Bazzana, Kevin
Glenn Gould
Die Biographie, mit CD
Genie oder Psychopath, Virtuose oder manierierter Rebell? Auch mehr als 20 Jahre nach seinem Tod fasziniert der kanadische Pianist Glenn Gould mit seinen eigenwilligen Interpretationen die musikalische Welt. Der Musikschriftsteller Kevin Bazzana legt nun eine neue Biografie des exzentrischen Künstlers vor, in der er sich Gould fast ausschließlich von der musiktheoretischen Seite her annähert. Nicht um Spleens und Spinnereien geht es, wenigstens nicht in erster Linie, sondern um einen Mann, der einen intellektuellen Zugang zur Musik suchte und diesen unbeeindruckt von manch harscher Kritik durchsetzte.
So untersucht Bazzana unzählige Musikbeispiele des Pianisten, zerlegt und typisiert sie und zeigt einen Künstler, der sich ungeniert über die Vorstellungen der jeweiligen Komponisten hinwegsetzte und jedem Musikstück seinen unverwechselbaren Stempel aufdrückte. Dabei entdeckt der Autor auch Überraschendes etwa, dass Gould seine Ablehnung romantischer Interpretationen vielfach übertrieb: In seiner Musik musste er seine romantischen Tendenzen stets durch hochmoderne Rhetorik über Struktur rational erklären. Aber die eigenen Leidenschaften rational zu erklären heißt noch lange nicht, dass man sie unterdrückt; tief im Inneren war er ein Romantiker. Goulds Herangehensweise an die Musik trug durchaus romantische Züge, die er auf einzigartige Weise mit seinen hochmodernen Interpretationen zu verbinden wusste.
Ganz nebenbei räumt Bazzana auch mit dem Mythos vom Wunderkind Gould auf, das seine Kunst quasi autodidaktisch erlernte: Praktisch alle hochrangigen Pianisten seiner eigenen Generation können sich mindestens ebenso beeindruckender musikalischer Talente in der Kindheit rühmen wie Gould. So widerfährt auch Goulds Lehrer Alberto Guerrero Gerechtigkeit denn nicht nur Goulds analytischer Zugang zur Musik ist zu einem guten Teil Guerrero zu verdanken: Vieles Charakteristische an Goulds Spiel kann tatsächlich als Intensivierung, Verfeinerung, Bündelung von Guerreros Ausdrucksweise verstanden werden, vielleicht sogar, was das Mitsingen und Mitsummen angeht: Guerreros Tochter Mélisande Irving erklärte, dass ihr Vater ganz leise vor sich hinsummte, wenn er spielte.

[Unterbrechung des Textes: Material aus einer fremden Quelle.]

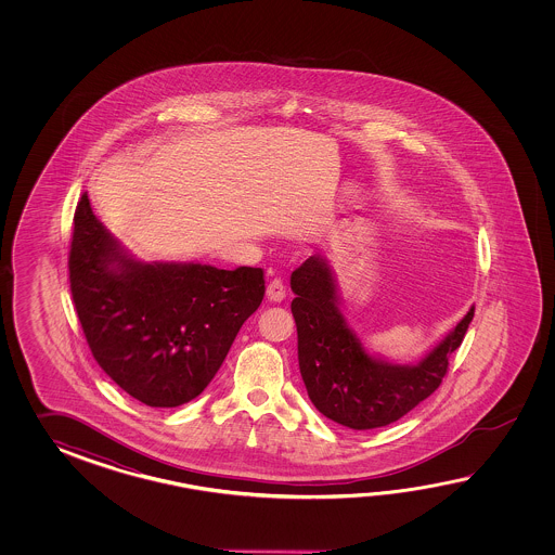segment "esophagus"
Returning <instances> with one entry per match:
<instances>
[{
    "label": "esophagus",
    "mask_w": 555,
    "mask_h": 555,
    "mask_svg": "<svg viewBox=\"0 0 555 555\" xmlns=\"http://www.w3.org/2000/svg\"><path fill=\"white\" fill-rule=\"evenodd\" d=\"M266 295H268V299L273 301V304H280L285 299V285H283L282 280H272L270 285H268V289H266Z\"/></svg>",
    "instance_id": "esophagus-1"
}]
</instances>
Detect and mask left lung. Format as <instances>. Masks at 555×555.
Instances as JSON below:
<instances>
[{
    "label": "left lung",
    "mask_w": 555,
    "mask_h": 555,
    "mask_svg": "<svg viewBox=\"0 0 555 555\" xmlns=\"http://www.w3.org/2000/svg\"><path fill=\"white\" fill-rule=\"evenodd\" d=\"M297 359L307 395L319 413L353 430L387 426L440 387L449 357L461 347L474 307L414 365L369 354L343 318L341 297L325 256L307 258L292 273Z\"/></svg>",
    "instance_id": "obj_1"
}]
</instances>
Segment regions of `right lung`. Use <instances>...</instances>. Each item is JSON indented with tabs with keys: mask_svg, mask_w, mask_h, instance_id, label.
<instances>
[{
	"mask_svg": "<svg viewBox=\"0 0 555 555\" xmlns=\"http://www.w3.org/2000/svg\"><path fill=\"white\" fill-rule=\"evenodd\" d=\"M73 224V304L94 361L146 406L196 399L260 307L263 270L134 260L96 220L87 192Z\"/></svg>",
	"mask_w": 555,
	"mask_h": 555,
	"instance_id": "right-lung-1",
	"label": "right lung"
}]
</instances>
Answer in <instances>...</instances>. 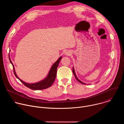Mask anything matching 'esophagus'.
<instances>
[{
    "label": "esophagus",
    "mask_w": 124,
    "mask_h": 124,
    "mask_svg": "<svg viewBox=\"0 0 124 124\" xmlns=\"http://www.w3.org/2000/svg\"><path fill=\"white\" fill-rule=\"evenodd\" d=\"M70 54V52L69 51H67L65 52V55H69Z\"/></svg>",
    "instance_id": "obj_1"
}]
</instances>
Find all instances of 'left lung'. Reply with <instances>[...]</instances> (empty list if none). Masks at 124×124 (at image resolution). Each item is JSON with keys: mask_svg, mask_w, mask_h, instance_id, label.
<instances>
[{"mask_svg": "<svg viewBox=\"0 0 124 124\" xmlns=\"http://www.w3.org/2000/svg\"><path fill=\"white\" fill-rule=\"evenodd\" d=\"M73 74H74V76H75V78H76V79H77L79 82L81 83L82 84H86V83L81 82V81L80 80H79V79L77 78V76H76V73H75V70H74V67L73 68Z\"/></svg>", "mask_w": 124, "mask_h": 124, "instance_id": "8db88e82", "label": "left lung"}]
</instances>
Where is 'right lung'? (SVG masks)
Returning <instances> with one entry per match:
<instances>
[{
    "mask_svg": "<svg viewBox=\"0 0 124 124\" xmlns=\"http://www.w3.org/2000/svg\"><path fill=\"white\" fill-rule=\"evenodd\" d=\"M61 59H62V57H60L57 60V61L52 65V66L51 67V68L49 70V73H48L47 77L45 79H44L40 82H37V83L30 84V83H27L23 81V80L20 79L18 78V77L16 76V72H15L14 66L11 60H10V58H9L10 61L11 63L12 64V66L13 67L14 73L15 76L16 77V78H18L26 87L30 88V89H32V90H34L45 89H46V88L50 87L52 85V84L54 83V82L55 80V79L56 78V74H57V68L59 65L60 61L61 60Z\"/></svg>",
    "mask_w": 124,
    "mask_h": 124,
    "instance_id": "1",
    "label": "right lung"
}]
</instances>
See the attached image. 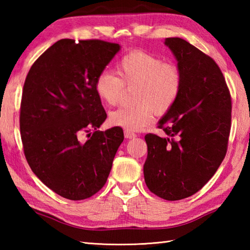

Nach und nach entsteht so das faszinierende Bild eines Künstlers, der mehr war als bloß ein Exzentriker auf seinem berühmten Klavierstuhl, aber auch eines Menschen, der normaler gewesen sein dürfte als gemeinhin angenommen. Manche von Goulds Eigenheiten entpuppen sich bei genauerem Hinsehen als Charakterzüge, die er nach außen oft übertrieb, etwa seine Weigerung, fremde Menschen zu berühren, andere wie seine legendäre Hypochondrie kommentierte er durchaus selbstironisch: Es heißt, ich sei Hypochonder, und natürlich bin ich das auch. Kevin Bazzana hat Goulds Legende auch diesbezüglich von Übertreibungen befreit: Seine Biografie zeigt das Bild eines Mannes, der sich letztlich selbst treu geblieben ist in seiner Kunst wie auch in seinem Leben.